GenoSpace, LLC recently launched a cloud-based system for connecting individual patients’ genomic analyses with clinical laboratory results and case history to identify patterns and relationships between genetic signatures and therapeutic options. GenoSpace has integrated high-speed cloud transfer technology to move genomics data to the GenoSpace system for analysis and reporting, and to disseminate information back to researchers, physicians, clinical labs and patients while maintaining patient privacy and speeding potential access to individualized treatment.
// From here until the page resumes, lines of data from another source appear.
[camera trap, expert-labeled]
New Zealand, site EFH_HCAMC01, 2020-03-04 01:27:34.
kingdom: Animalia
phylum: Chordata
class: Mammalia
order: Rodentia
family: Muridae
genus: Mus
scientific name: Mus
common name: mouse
Advancements in life sciences data collection are opening up opportunities for new research into disease genetics, personalized medicine, and remote diagnosis that were not possible a few years ago in clinical diagnostics. Next-generation high-speed file transfer technologies are enabling the secure, reliable transfer of massive life sciences datasets within globally distributed networks of researchers, clinicians and diagnosticians, fueling a new age of data-driven innovation in life sciences.